Нераскаянному грешнику спастись весьма непросто. Разве что Бог попустит ему крайние страдания вплоть до мученичества или сподобит его покаяться перед смертью. Бог, да и вообще вся наша Церковь, старается использовать для нашего спасения все: даже наше ложное покаяние и те слова, которые мы от своего эгоизма произносим про себя, в сердце. Проблема не в том, что у Бога недостает любви и милости, а в нашей собственной бесчувственности, в том, что наше сердце становится твердейшим камнем, который невозможно разбить. Вся полнота милости Божией не может разбить этого камня – нашей нераскаянности. Мы остаемся верными своим страстям, любимым, приятным и вожделенным для нас. Однако Господь говорит: «Покайтесь, доколе можно говорить: „ныне“ » (см. Евр. 3, 13) [2, 173–174].

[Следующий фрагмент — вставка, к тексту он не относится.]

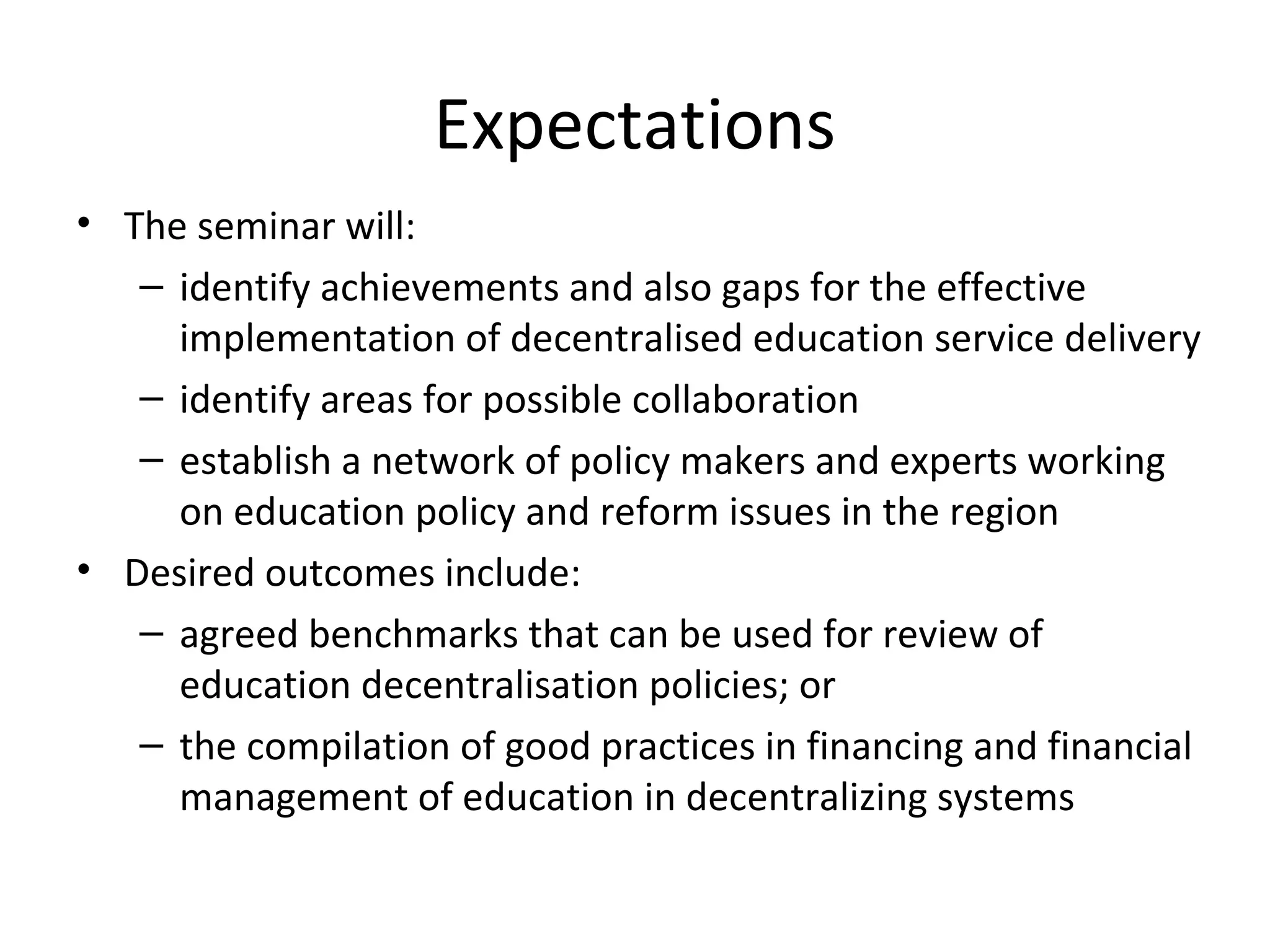 Expectations

• The seminar will:

– identify achievements and also gaps for the effective implementation of decentralised education service delivery

– identify areas for possible collaboration

– establish a network of policy makers and experts working on education policy and reform issues in the region

• Desired outcomes include:

– agreed benchmarks that can be used for review of education decentralisation policies; or

– the compilation of good practices in financing and financial management of education in decentralizing systems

Бесплотные враги каждый день насмехаются надо мной, подобно малым детям, развлекающимся с птицами. В духовной жизни я чувствую себя воробышком, которого мальчишка привязал за лапку и временами ослабляет нить, – птица думает, что освободилась, и пытается взлететь, но как только мальчишка увидит, что воробышек вспорхнул, он тут же тянет за нитку и возвращает его на землю.
Этот пример подчеркивает ту мысль, что все наши старания оканчиваются ничем, если мы не освободимся внутренне, если наше мнение, желание, бытие не освободится от тяжести нашего «я». Столь немощны наши попытки и желание приблизиться к Богу, мы столь легко забываем свои стремления, решения и мечты, что они оказываются слабее тонкой бечевки, которой отрок привязывает воробья.

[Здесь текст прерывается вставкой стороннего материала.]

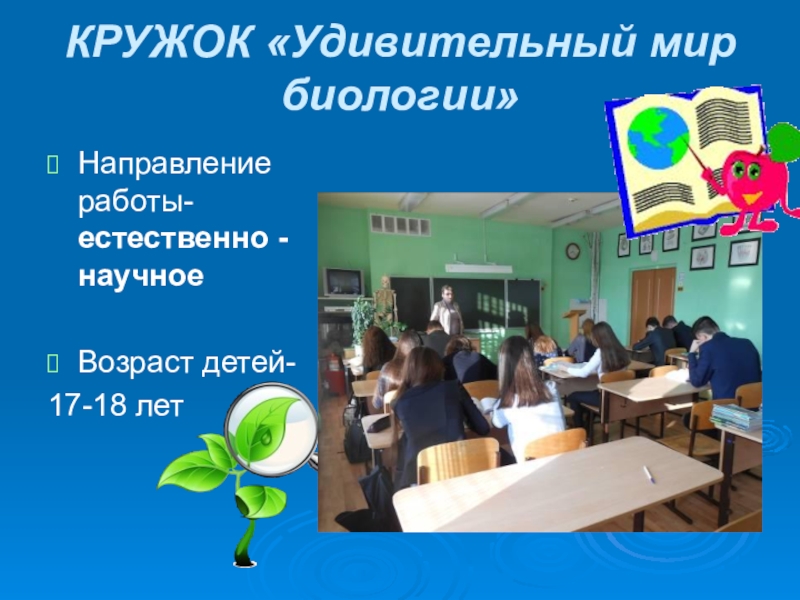 КРУЖОК «Удивительный мир биологии»

Направление работы- естественно - научное

Возраст детей- 17-18 лет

И правда, если мы внимательно всмотримся в свое желание духовно обновиться, покаяться, измениться, то увидим, что оно продолжается не дни или часы, а несколько минут. В тот самый момент, когда мы принимаем решение измениться, какая-нибудь страсть может низвести нас до адовых глубин [1, 259–260].

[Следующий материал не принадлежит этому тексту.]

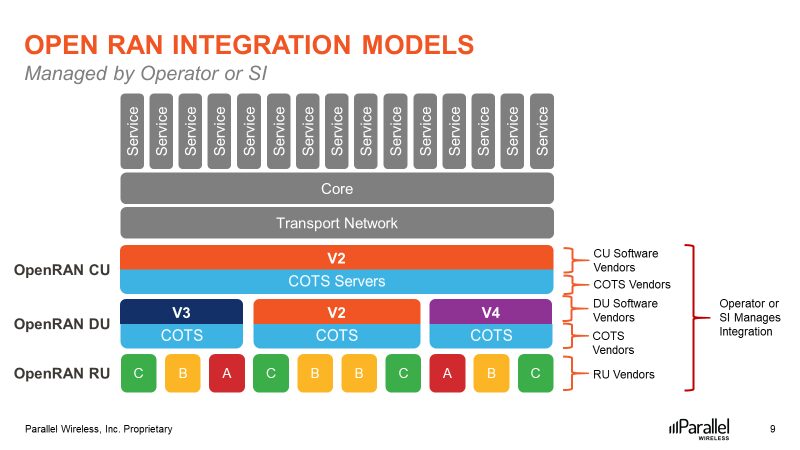 OPEN RAN INTEGRATION MODELS
Managed by Operator or SI

Service Service Service Service Service Service Service Service Service Service Service Service Service Service Service

Core

Transport Network

OpenRAN CU
V2
COTS Servers

OpenRAN DU
V3
COTS
V2
COTS
V4
COTS

OpenRAN RU
C B A C B B C A B C

CU Software Vendors
COTS Vendors
DU Software Vendors
COTS Vendors
RU Vendors

Operator or SI Manages Integration

Parallel Wireless, Inc. Proprietary

Parallel WIRELESS

9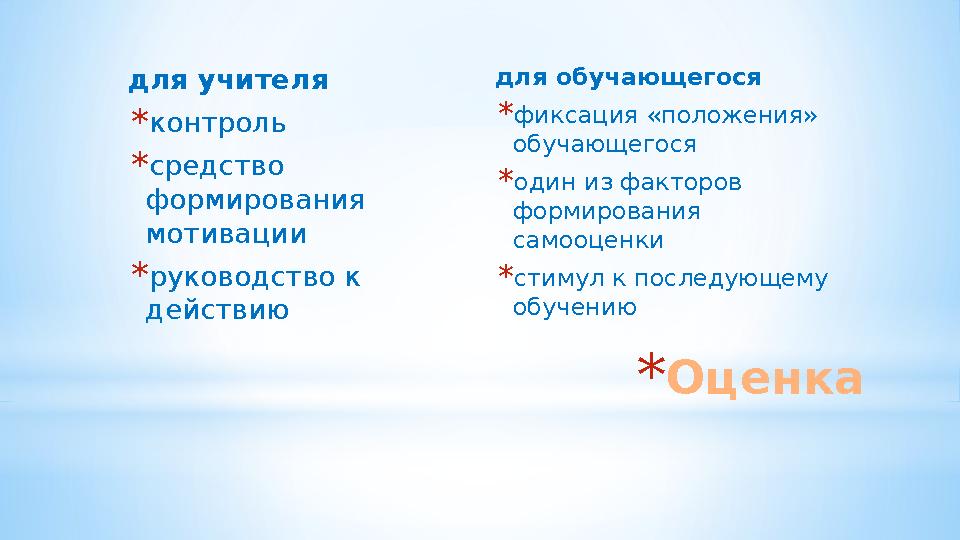 для учителя

*контроль

*средство формирования мотивации

*руководство к действию

для обучающегося

*фиксация «положения» обучающегося

*один из факторов формирования самооценки

*стимул к последующему обучению

*Оценка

Обычно мы, поскольку у нас в душе не все в порядке, плачем не от раскаяния в грехах, а по иным побуждениям, сокрытым глубоко внутри нас. Не зная, однако, этой правды, мы думаем, что плачем о своих грехах. Поэтому святые отцы советуют нам быть радостными, даже если мы согрешили: как только мы попросим у Бога прощения, душа тотчас получит облегчение. Мы должны, конечно, плакать о своих грехах, но при этом подразумевается, что мы эти грехи уже оставили. Ведь человек, который кается подобно Давиду, всегда имеет ощущение непорочности и чистоты. А Давид плакал о своих грехах всю жизнь, после того как осознал их, исповедал и прекратил грешить. Мы убеждаемся в этом, читая Ветхий Завет.
Итак, только тот, кто кается и разрывает всякую связь с грехом, может оплакивать свои грехи. Если же человек плачет несмотря на то, что он не покаялся, не прекратил грех и даже не намеревается его прекратить, то он обманывает себя и Бога. В этом случае плач равносилен нераскаянности.
Невозможно, чтобы я, скажем, совершал прелюбодеяние или сплетничал и при этом плакал. Если я сплетничаю, то мне необходимо оставить эту дурную привычку. И когда я ее оставлю и докажу, что я уже окреп настолько, что не позволяю другому вовлечь меня в сплетни, и затем продержусь достаточное время, тогда я смогу оплакать свой страшный грех. Апостол Павел до самой своей смерти признавался, что он был гонителем христиан. Но он был им лишь краткое время, а впоследствии постоянно умножал число верных в Церкви, пополняя ее новообращенными христианами. Однако же апостол оплакивал свой грех всю жизнь, потому что покаялся и стал первенствующим среди последователей Единого.
Мы говорим о подлинном покаянии, которое ведет к плачу о грехах. Этот плач – результат подлинного обновления ума, сердца и образа жизни человека. Но когда плач сентиментален или происходит от чувства своего одиночества либо неполноценности, тогда он обременяет душу, угнетает ее, губит и доводит до того, что она становится неспособной к покаянию. Даже огорчение из-за греха вновь ведет к греху. Мы должны понять, что означает оплакивать свои грехи, должны знать, каким бывает настоящий плач. Плач, не предваряемый покаянием, – это явный признак того, что я еще не собираюсь каяться. Я не собираюсь оставить грехи, потому что, предаваясь плачу, я все-таки продолжаю жить по-прежнему.